(Beginning of EXCERPT)

The fishing industry is a dangerous one. Just ask Basil Goodyear of Lumsden, who’s been fishing for 13 years.
He fishes on a 55-foot longliner, dealing mostly with shrimp and crab. He also represents fishermen on the northeast coast of Newfoundland in the Fish, Food and Allied Workers’ (FFAW) union.
Last week, when the provincial government and the Workplace, Health, Safety and Compensation Commission announced funding to establish a Fish Harvesting Safety Association and a Fish Processing Sector Safety Council, Goodyear said, while safety regulations are important, adhering to them can be a challenge for fishermen with smaller vessels.
He said the federal Department of Fisheries and Oceans already has a number of regulations, and boats over 45 feet are subject to rigorous inspections every four years by the Canadian Coast Guard. Goodyear said these inspections can result in costs of thousands of dollars in safety upgrades, including lifeboat and survival suit upgrades, replacing expired flares and rockets, and making sure the boat’s hardware is up to code and free of possible safety hazards.

(End of EXCERPT)
(Beginning of EXCERPTED RECORDS)

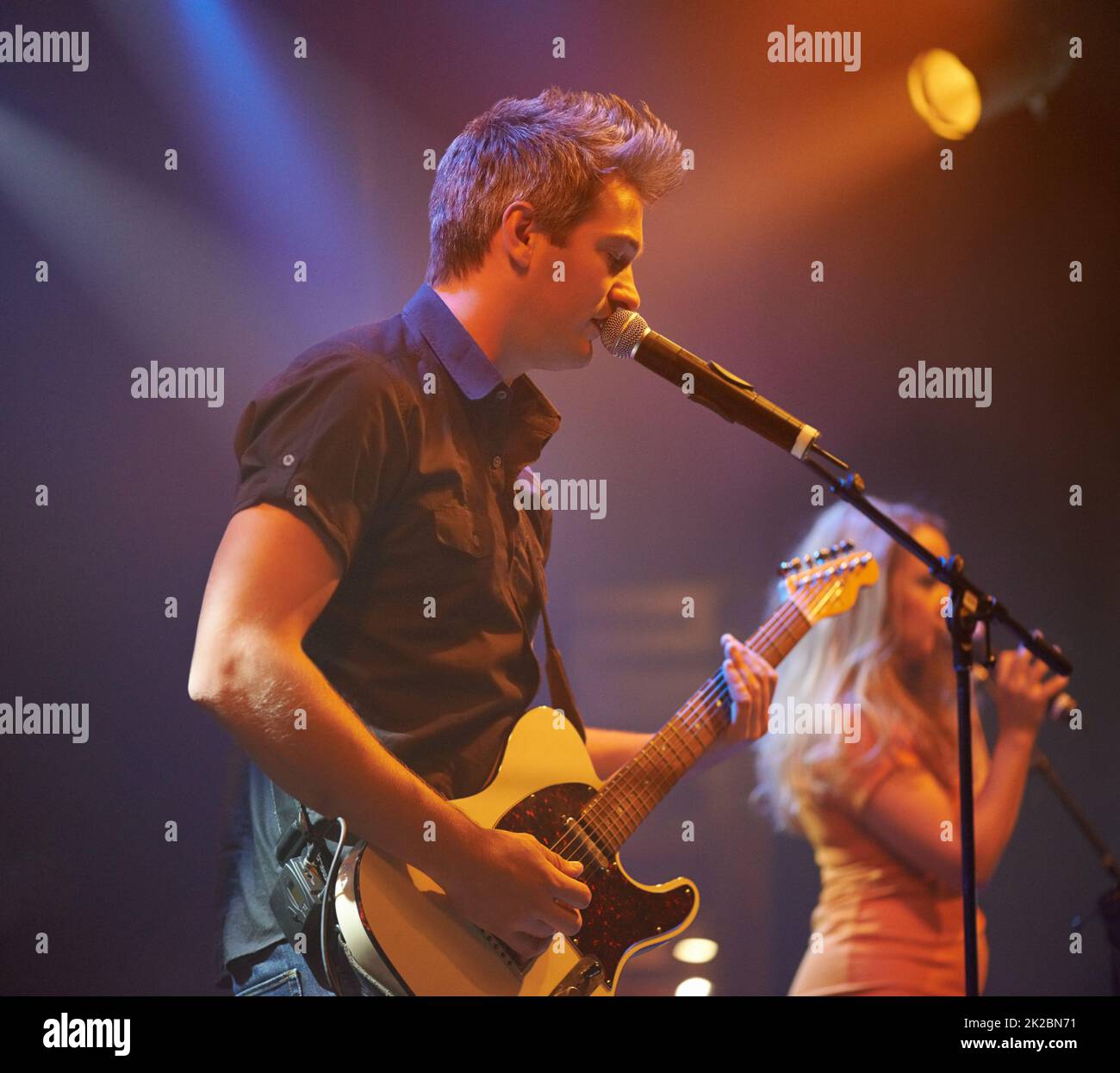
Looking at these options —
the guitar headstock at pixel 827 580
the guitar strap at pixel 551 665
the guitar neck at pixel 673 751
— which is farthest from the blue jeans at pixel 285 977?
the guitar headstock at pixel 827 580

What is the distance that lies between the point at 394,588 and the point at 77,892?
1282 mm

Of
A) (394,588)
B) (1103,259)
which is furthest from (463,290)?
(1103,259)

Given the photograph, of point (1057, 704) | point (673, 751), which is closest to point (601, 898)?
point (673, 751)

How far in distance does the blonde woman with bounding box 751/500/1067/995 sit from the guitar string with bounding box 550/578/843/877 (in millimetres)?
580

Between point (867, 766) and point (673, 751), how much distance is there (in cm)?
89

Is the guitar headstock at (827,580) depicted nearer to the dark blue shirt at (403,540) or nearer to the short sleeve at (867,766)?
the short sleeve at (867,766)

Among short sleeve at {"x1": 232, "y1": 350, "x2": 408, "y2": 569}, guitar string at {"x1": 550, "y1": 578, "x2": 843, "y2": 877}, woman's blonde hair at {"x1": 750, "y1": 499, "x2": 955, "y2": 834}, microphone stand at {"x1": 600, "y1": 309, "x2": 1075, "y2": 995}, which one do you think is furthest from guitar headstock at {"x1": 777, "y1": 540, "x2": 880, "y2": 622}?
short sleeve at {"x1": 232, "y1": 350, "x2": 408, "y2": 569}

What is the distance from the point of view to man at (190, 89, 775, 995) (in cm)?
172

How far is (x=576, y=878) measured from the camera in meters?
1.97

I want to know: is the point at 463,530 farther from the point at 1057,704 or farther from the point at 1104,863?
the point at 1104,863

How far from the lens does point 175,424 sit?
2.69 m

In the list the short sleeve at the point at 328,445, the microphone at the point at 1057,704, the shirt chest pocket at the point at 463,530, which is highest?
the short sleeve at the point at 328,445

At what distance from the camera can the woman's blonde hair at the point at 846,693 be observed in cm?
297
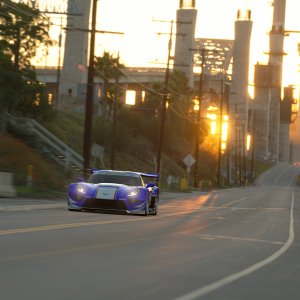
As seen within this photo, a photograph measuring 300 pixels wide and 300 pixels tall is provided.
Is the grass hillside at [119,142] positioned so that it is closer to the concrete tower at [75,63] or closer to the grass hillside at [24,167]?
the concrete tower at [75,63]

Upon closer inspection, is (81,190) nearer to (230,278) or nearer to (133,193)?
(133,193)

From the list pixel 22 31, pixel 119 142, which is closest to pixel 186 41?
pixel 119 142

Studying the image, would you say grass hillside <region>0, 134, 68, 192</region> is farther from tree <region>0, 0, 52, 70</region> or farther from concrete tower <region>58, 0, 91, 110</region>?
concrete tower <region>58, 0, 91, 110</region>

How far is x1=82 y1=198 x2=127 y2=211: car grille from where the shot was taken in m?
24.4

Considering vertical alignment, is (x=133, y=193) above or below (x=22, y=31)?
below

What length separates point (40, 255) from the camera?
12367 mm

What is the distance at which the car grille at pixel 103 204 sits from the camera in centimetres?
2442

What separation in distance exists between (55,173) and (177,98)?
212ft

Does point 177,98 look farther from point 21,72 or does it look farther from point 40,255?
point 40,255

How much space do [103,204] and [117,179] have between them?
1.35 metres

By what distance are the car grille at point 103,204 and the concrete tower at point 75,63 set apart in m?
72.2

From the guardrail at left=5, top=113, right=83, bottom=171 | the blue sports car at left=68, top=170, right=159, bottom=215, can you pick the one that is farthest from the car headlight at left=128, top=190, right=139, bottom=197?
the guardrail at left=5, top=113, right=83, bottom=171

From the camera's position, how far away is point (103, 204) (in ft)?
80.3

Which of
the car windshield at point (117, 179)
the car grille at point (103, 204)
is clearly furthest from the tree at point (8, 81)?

(End of EXCERPTED RECORDS)
(Beginning of EXCERPTED RECORDS)

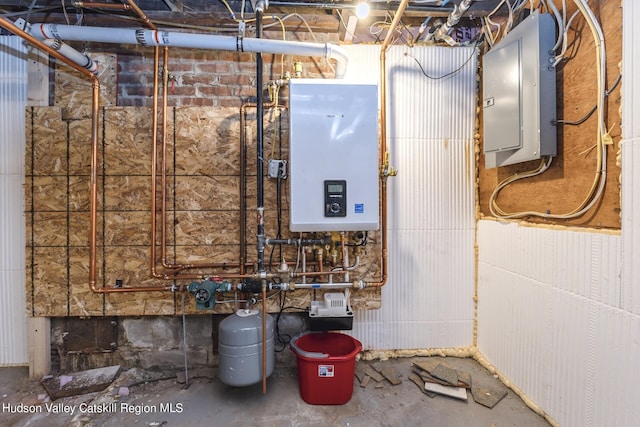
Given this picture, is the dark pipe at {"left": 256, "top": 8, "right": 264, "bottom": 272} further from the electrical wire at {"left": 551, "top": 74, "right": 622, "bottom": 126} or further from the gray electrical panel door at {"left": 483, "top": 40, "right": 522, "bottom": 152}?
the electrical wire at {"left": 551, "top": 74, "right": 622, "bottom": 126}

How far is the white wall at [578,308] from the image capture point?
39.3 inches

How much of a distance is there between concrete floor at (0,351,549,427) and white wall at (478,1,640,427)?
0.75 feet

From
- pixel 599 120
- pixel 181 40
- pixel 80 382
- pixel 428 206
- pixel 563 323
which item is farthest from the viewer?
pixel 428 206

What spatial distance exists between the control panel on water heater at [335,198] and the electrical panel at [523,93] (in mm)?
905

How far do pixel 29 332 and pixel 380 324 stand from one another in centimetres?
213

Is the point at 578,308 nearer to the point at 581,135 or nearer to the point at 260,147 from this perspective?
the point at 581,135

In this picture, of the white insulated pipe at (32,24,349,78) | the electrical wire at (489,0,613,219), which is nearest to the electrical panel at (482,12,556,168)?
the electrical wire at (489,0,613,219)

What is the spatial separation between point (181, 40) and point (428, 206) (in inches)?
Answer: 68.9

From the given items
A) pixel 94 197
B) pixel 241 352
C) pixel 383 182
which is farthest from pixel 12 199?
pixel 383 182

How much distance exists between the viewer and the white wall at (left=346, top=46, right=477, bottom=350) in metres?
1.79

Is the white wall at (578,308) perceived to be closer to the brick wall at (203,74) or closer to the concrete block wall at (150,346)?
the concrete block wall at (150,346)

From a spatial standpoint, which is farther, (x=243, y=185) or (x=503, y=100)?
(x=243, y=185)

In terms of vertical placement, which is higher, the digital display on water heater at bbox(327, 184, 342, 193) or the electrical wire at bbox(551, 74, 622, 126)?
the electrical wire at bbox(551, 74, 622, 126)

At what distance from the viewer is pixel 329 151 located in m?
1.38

(End of EXCERPTED RECORDS)

- [BRIEF 1]: Print the part of the fishing safety article that begins with the words "He said the" and ends after "possible safety hazards.".
- [BRIEF 2]: Continue the article on fishing safety from its last sentence.

- [ANSWER 1]:
He said the federal Department of Fisheries and Oceans already has a number of regulations, and boats over 45 feet are subject to rigorous inspections every four years by the Canadian Coast Guard. Goodyear said these inspections can result in costs of thousands of dollars in safety upgrades, including lifeboat and survival suit upgrades, replacing expired flares and rockets, and making sure the boat’s hardware is up to code and free of possible safety hazards.

- [ANSWER 2]:
While this is fine for larger boats, he said, on many smaller boats, safety takes a backseat.
“Some of the smaller boats that are fishing 25 and 30 miles offshore, I can see some major safety issues with them. Because they don’t fall under coast guard guidelines, they’ve got no one inspecting their boats,” said Goodyear. “Some of the boats have one pump, one radio and one battery, so if something goes wrong and the battery goes down you have no radio and no pump.”
He believes larger boats are already over-regulated, and says smaller boats — which are at the greatest risk — just don’t have the revenue to spend thousands of dollars on safety upgrades.
“Because of the restriction on the amount of fish you can catch, you are restricted in your revenues, and on smaller boats if you don’t have the revenue, you can’t keep up with the safety,” Goodyear said.
“Most people are more concerned with paying the bills than they are with safety.”
He said until the government releases more information as to what the safety councils will entail, he doesn’t know if they will solve anything.
“If the government wants to spend a million dollars, then spend a million dollars, but don’t come back with more bills and more and more regulations for fishermen, because this industry is already over-regulated,” he said.
“Yes, I can see lots of changes that need to be made, but when it comes down to the dollars and cents, that’s really what’s going to matter to a lot of fishermen. ... They just don’t have the money to make the changes they need to their boats.”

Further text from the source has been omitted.